* _Given request_
Copy every line of the listing below verbatim, leaving out the pictures.

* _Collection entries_
---
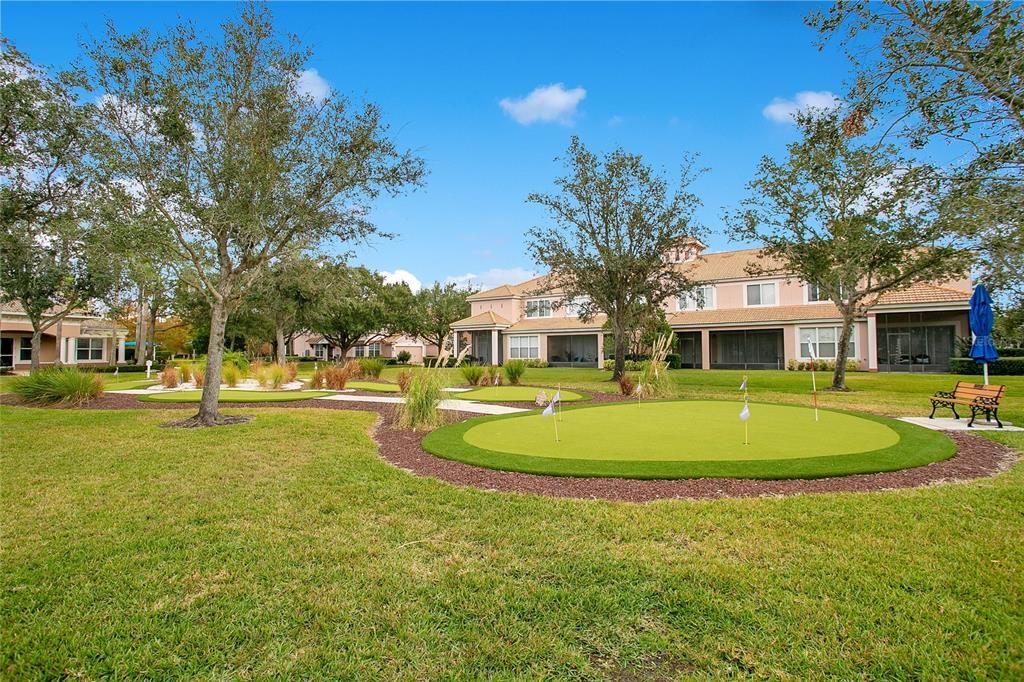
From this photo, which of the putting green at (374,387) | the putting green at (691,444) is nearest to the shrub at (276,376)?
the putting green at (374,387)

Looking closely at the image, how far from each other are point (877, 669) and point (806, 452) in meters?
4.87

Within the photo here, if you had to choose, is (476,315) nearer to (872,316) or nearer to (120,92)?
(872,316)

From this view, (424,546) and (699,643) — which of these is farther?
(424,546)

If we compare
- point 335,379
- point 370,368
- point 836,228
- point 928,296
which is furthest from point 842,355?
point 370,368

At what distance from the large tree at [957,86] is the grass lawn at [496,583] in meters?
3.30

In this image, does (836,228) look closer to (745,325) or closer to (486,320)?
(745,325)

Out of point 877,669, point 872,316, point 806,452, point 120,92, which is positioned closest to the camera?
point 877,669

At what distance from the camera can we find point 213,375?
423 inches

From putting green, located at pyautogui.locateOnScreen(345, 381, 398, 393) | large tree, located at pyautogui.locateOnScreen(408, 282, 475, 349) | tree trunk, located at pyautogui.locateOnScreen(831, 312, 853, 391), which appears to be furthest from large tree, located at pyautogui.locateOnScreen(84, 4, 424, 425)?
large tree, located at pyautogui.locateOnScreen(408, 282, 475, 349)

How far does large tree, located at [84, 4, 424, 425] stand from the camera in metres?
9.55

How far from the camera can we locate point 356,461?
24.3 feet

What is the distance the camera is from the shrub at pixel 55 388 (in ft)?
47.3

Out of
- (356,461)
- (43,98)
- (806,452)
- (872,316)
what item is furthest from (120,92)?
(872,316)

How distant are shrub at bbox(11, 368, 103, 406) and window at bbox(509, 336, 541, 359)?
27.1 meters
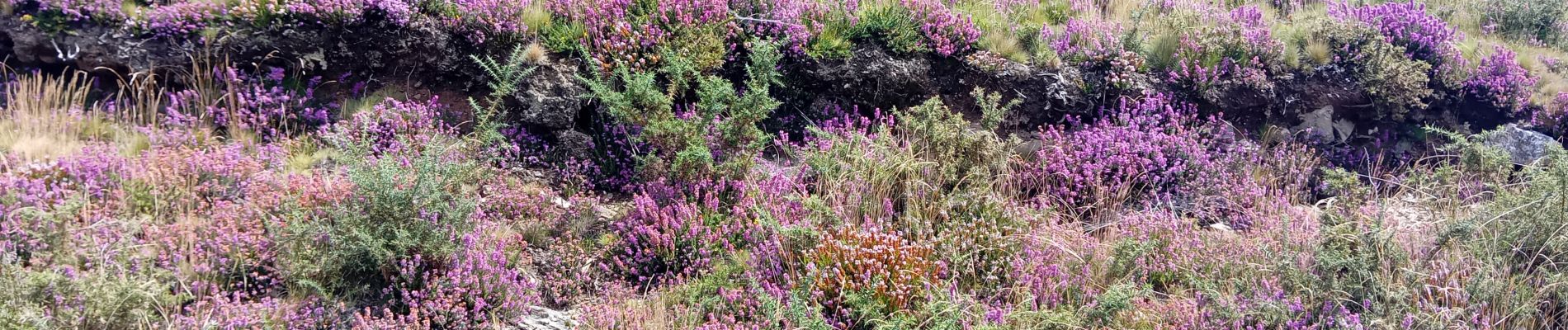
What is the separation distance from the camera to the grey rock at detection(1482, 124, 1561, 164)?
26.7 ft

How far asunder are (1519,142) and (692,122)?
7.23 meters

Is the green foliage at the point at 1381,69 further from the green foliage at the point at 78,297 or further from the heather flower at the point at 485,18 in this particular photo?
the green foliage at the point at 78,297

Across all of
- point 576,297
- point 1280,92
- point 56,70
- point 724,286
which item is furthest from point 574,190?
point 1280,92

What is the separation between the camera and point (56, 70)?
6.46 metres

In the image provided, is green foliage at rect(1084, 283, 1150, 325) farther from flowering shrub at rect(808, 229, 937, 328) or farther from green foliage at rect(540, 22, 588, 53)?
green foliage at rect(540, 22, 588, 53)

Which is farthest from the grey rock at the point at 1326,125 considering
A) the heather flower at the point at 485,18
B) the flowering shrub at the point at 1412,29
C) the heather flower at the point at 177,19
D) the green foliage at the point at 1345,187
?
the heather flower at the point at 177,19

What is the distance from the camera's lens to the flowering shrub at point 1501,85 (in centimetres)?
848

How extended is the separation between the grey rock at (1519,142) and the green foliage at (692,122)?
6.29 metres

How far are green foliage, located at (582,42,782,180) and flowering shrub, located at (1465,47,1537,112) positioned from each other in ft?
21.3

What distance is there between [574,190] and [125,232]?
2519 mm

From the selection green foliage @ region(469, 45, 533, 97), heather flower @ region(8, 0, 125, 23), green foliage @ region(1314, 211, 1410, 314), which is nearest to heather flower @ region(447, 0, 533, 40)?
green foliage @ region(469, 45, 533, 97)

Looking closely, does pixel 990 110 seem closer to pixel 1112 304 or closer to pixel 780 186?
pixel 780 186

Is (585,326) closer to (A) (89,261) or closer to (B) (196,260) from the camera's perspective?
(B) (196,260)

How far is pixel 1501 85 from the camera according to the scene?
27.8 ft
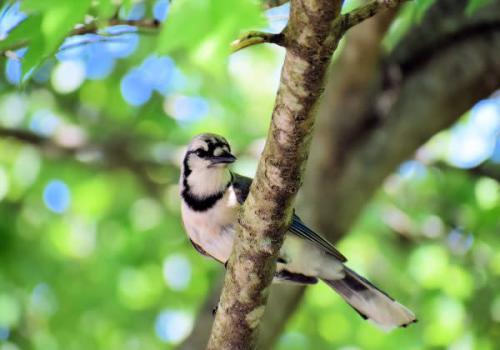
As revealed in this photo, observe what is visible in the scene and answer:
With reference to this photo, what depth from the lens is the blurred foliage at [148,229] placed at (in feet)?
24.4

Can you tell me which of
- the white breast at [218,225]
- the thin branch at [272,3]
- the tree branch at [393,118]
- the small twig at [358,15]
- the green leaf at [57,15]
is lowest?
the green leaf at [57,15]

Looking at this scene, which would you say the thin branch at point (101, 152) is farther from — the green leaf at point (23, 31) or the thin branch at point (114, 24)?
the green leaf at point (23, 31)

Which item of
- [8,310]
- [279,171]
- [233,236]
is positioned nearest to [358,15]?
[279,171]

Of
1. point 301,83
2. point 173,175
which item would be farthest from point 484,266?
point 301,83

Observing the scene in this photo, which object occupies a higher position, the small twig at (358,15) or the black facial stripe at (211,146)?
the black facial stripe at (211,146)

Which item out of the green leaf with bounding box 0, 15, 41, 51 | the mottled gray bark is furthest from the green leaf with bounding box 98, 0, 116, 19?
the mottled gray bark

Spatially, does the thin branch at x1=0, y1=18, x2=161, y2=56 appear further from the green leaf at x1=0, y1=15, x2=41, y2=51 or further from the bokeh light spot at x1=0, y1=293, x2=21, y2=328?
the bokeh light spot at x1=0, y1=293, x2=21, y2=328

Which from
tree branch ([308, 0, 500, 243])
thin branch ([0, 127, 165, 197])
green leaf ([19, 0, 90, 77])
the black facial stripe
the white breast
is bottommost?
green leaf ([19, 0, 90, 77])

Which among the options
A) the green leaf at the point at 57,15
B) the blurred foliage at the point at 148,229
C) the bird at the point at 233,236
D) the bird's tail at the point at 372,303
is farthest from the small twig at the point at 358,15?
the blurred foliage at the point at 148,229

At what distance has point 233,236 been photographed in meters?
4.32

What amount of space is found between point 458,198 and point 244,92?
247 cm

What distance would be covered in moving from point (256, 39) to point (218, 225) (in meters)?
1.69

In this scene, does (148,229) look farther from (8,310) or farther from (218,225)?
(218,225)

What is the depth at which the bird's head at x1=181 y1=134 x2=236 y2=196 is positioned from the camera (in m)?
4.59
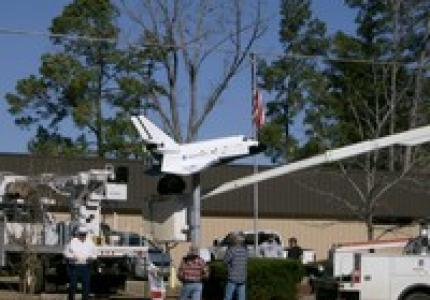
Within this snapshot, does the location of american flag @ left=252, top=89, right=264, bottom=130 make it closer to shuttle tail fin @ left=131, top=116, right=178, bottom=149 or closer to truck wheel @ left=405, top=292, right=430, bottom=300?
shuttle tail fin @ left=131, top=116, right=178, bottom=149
---
* _Answer below_
From this photo, which of the putting green at (374,387) | the putting green at (691,444) is nearest to the shrub at (276,376)?
the putting green at (374,387)

Looking closely at the image, how far from each other are point (877, 669) and point (806, 452) in meters?
4.87

Within the photo here, if you had to choose, is (476,315) nearer to (872,316) or nearer to (120,92)?
(872,316)

From this view, (424,546) and (699,643) — which of these is farther?
(424,546)

If we compare
- point 335,379
- point 370,368
- point 836,228
- point 928,296
which is furthest from point 842,355?
point 370,368

At what distance from the large tree at [957,86] is the grass lawn at [496,583] in meters?
3.30

In this image, does (836,228) look closer to (745,325) or closer to (486,320)?
(745,325)

Out of point 877,669, point 872,316, point 806,452, point 120,92, which is positioned closest to the camera?
point 877,669

At what distance from the camera can we find point 213,375?
423 inches

From putting green, located at pyautogui.locateOnScreen(345, 381, 398, 393) | large tree, located at pyautogui.locateOnScreen(408, 282, 475, 349) | tree trunk, located at pyautogui.locateOnScreen(831, 312, 853, 391), which appears to be furthest from large tree, located at pyautogui.locateOnScreen(84, 4, 424, 425)?
large tree, located at pyautogui.locateOnScreen(408, 282, 475, 349)

How far does large tree, located at [84, 4, 424, 425] stand from the camera in metres?
9.55

How far from the camera can we locate point 356,461?
24.3 feet

What is the distance the camera is from the shrub at pixel 55 388 (in ft)?
47.3

Out of
- (356,461)
- (43,98)
- (806,452)
- (872,316)
what item is furthest from (120,92)?
(872,316)

How distant are shrub at bbox(11, 368, 103, 406) and window at bbox(509, 336, 541, 359)?
27.1 meters
What is the separation distance from the camera to the grey rock at detection(1482, 124, 1561, 164)?
26.7 ft

How far asunder are (1519,142) and (692,122)?
7.23 meters

Is the green foliage at the point at 1381,69 further from the green foliage at the point at 78,297 or further from the heather flower at the point at 485,18 in this particular photo?
the green foliage at the point at 78,297

Across all of
- point 576,297
- point 1280,92
- point 56,70
- point 724,286
which item is furthest from point 574,190?
point 1280,92

What is the separation between the camera and point (56, 70)?
6.46 metres

In the image provided, is green foliage at rect(1084, 283, 1150, 325) farther from flowering shrub at rect(808, 229, 937, 328) or farther from green foliage at rect(540, 22, 588, 53)?
green foliage at rect(540, 22, 588, 53)

Which is farthest from the grey rock at the point at 1326,125 considering
A) the heather flower at the point at 485,18
B) the flowering shrub at the point at 1412,29
C) the heather flower at the point at 177,19
D) the green foliage at the point at 1345,187
?
the heather flower at the point at 177,19

What is the distance from the camera's lens to the flowering shrub at point 1501,85 (in centimetres)?
848

How extended is the separation between the grey rock at (1519,142) and the green foliage at (692,122)?
6.29 metres

How far are green foliage, located at (582,42,782,180) and flowering shrub, located at (1465,47,1537,112) positioned from each other in ft?
21.3

What distance is there between [574,190] and [125,232]?
2519 mm

From the selection green foliage @ region(469, 45, 533, 97), heather flower @ region(8, 0, 125, 23), green foliage @ region(1314, 211, 1410, 314), which is nearest to heather flower @ region(447, 0, 533, 40)?
green foliage @ region(469, 45, 533, 97)

Looking closely, does pixel 990 110 seem closer to pixel 1112 304 or closer to pixel 780 186?
pixel 780 186

Is (585,326) closer to (A) (89,261) or closer to (B) (196,260) from the camera's perspective?
(B) (196,260)

How far is pixel 1501 85 from the camera according to the scene?
27.8 ft
As revealed in this photo, observe what is visible in the scene and answer:
With reference to this photo, what depth from the lens is the blurred foliage at [148,229] placed at (in feet)?
24.4

Can you tell me which of
- the white breast at [218,225]
- the thin branch at [272,3]
- the tree branch at [393,118]
- the small twig at [358,15]
- the green leaf at [57,15]
is lowest?
the green leaf at [57,15]

Looking at this scene, which would you say the thin branch at point (101, 152) is farther from — the green leaf at point (23, 31) or the thin branch at point (114, 24)?
the green leaf at point (23, 31)

Which item of
- [8,310]
- [279,171]
- [233,236]
is positioned nearest to [358,15]?
[279,171]

Of
1. point 301,83
2. point 173,175
which item would be farthest from point 484,266?
point 301,83

Observing the scene in this photo, which object occupies a higher position, the small twig at (358,15) or the black facial stripe at (211,146)?
the black facial stripe at (211,146)

Which item out of the green leaf with bounding box 0, 15, 41, 51 | the mottled gray bark is furthest from the green leaf with bounding box 98, 0, 116, 19?
the mottled gray bark

Spatially, does the thin branch at x1=0, y1=18, x2=161, y2=56 appear further from the green leaf at x1=0, y1=15, x2=41, y2=51 or further from the bokeh light spot at x1=0, y1=293, x2=21, y2=328?
the bokeh light spot at x1=0, y1=293, x2=21, y2=328

Which from
tree branch ([308, 0, 500, 243])
thin branch ([0, 127, 165, 197])
green leaf ([19, 0, 90, 77])
the black facial stripe
the white breast
is bottommost?
green leaf ([19, 0, 90, 77])

Which among the options
A) the green leaf at the point at 57,15
B) the blurred foliage at the point at 148,229
C) the bird at the point at 233,236
D) the bird's tail at the point at 372,303
is farthest from the small twig at the point at 358,15?
the blurred foliage at the point at 148,229

At what distance has point 233,236 been photographed in meters?
4.32

What amount of space is found between point 458,198 and point 244,92?
247 cm

What distance would be covered in moving from point (256, 39) to point (218, 225) (in meters)?
1.69

In this scene, does (148,229) look farther from (8,310) or farther from (218,225)?
(218,225)

What is the depth at which the bird's head at x1=181 y1=134 x2=236 y2=196 is positioned from the camera (in m)?
4.59
Within this snapshot, does the location of american flag @ left=252, top=89, right=264, bottom=130 make it closer to shuttle tail fin @ left=131, top=116, right=178, bottom=149 or closer to truck wheel @ left=405, top=292, right=430, bottom=300?
shuttle tail fin @ left=131, top=116, right=178, bottom=149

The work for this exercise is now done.